The majority, not officials, rule in America
I get frustrated with elected officials who think they know better than the voters, often somehow managing to forget it was those same voters who put them in office.
They often imply, for instance, those voters didn’t REALLY mean to check “no” for a tax levy or the box for their political opponents.
Consider how many times public bodies return a failed tax levy to the next election ballot, as if
to see if voters really meant it.
Then there are incumbents who refuse to accept defeat.
Former Trumbull County Commissioner Dan Polivka seems to be having a hard time acknowledging he was defeated by challenger Niki Frenchko last year. Polivka apparently believes the voters were mistaken when they voted for his Republican opponent.
Polivka has decided it’s his job to save voters from their clear misunderstanding. For the second time in five months, he’s taking his fight to the Ohio Supreme Court. This month Polivka asked the state Supreme Court to disqualify Frenchko, ignore the will of the voters and instead declare him the winner. He believes she doesn’t live in Trumbull County.
Polivka lost a similar argument to void the election when the high court refused in April to overturn the Nov. 3 election results. Instead, the court dismissed Polivka’s appeal seeking for the courts to allow him to continue as commissioner and to hold another election.
And I’d be remiss if I didn’t mention former President Donald Trump’s argument against his defeat. That one is different only because Trump is not trying to say the voters were wrong or mistaken in voting for his opponent. No, he flat out believes he’s the victor, claiming the election and its results were rigged.
According to media reports, Trump has been floating questions to advisers and stating he expects to be reinstated to the White House by August. I’m not sure what he’s basing that on, but once again, this former elected official thinks he knows better than Americans who cast more than 81 million votes for Joe Biden.
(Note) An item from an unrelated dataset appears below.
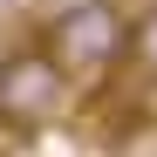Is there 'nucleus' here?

Then, there’s today’s hot topic of whether Ohio legislators were correct in expelling indicted former Ohio House Speaker Rep. Larry Householder.
My first inclination is absolutely, but then I start reasoning and suddenly I’m not so sure.
It’s pretty clear Householder, a Republican, still was pulling strings in Columbus. But let’s remember voters put him there to do just that. Even after he was indicted nearly a year ago and his colleagues had unanimously voted last July to remove him as speaker, voters re-elected him to his House seat in November 2020.
However, the House overruled that vote, passing a resolution 75-21 on June 16 to remove him, saying the indictment made him unsuitable for office.
Householder fought the expulsion, claiming innocence and predicting his acquittal on accusations he orchestrated a $60 million bribery scheme meant to approve legislation to prop up two nuclear power plants.
The $1 billion rescue bill would have added a new fee to every electricity bill in Ohio and directed more than $150 million a year through 2026 to Ohio’s two nuclear plants. Yes, it’s outrageous, and this newspaper stringently opposed the measure’s passage, even before we knew about the bribery allegations.
But like it or not, Householder remains innocent until he’s proven guilty. That’s how it works in America.
In Washington, even former Valley Congressman Jim Traficant, under indictment and facing trial on numerous federal charges, remained in office as a voting member of Congress while preparing for his 2002 criminal trial. Traficant’s colleagues expelled him from elected post only after he was convicted on 10 federal counts, including bribery, racketeering and tax evasion.
Traficant went to prison for seven years, and after his release, he ran again for office. This time, the voters spoke against him.
If Householder is convicted, he could face 20 years in prison.
Would I have voted to return Householder to office in November? Absolutely not. But the majority spoke, and that’s how it works in America.